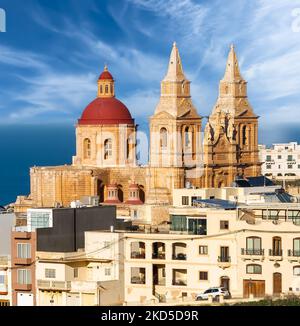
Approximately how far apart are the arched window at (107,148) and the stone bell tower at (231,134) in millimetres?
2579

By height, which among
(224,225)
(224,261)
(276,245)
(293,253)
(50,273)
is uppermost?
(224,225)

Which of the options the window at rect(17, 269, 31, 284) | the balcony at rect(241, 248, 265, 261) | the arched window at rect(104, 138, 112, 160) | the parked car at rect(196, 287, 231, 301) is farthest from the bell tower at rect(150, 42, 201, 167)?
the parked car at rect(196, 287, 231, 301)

---

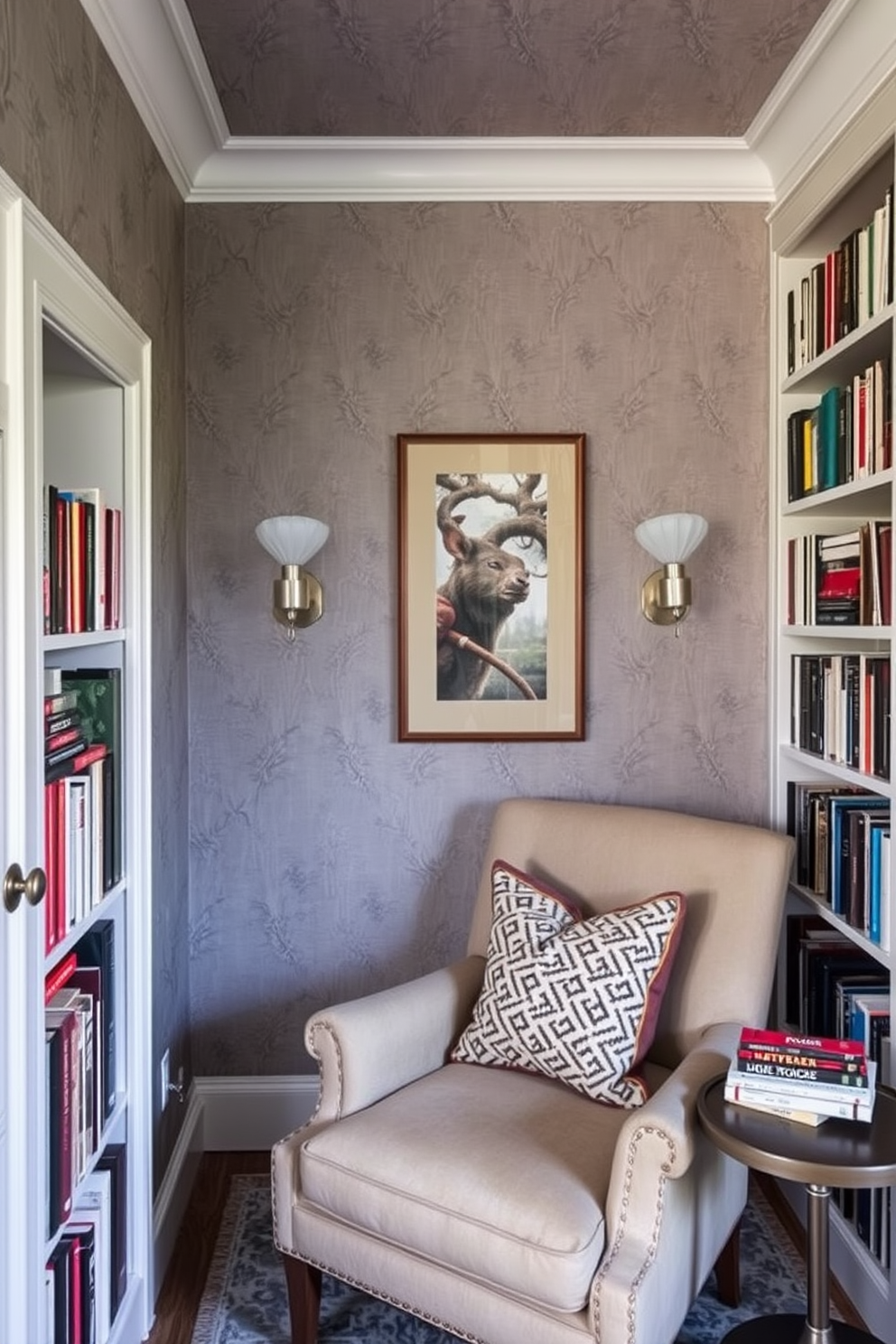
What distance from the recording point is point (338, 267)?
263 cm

• _Your goal_: Count the lines above that contain the string "arched", matching case exactly. Reply with the number alone.

• _Exercise answer_: 2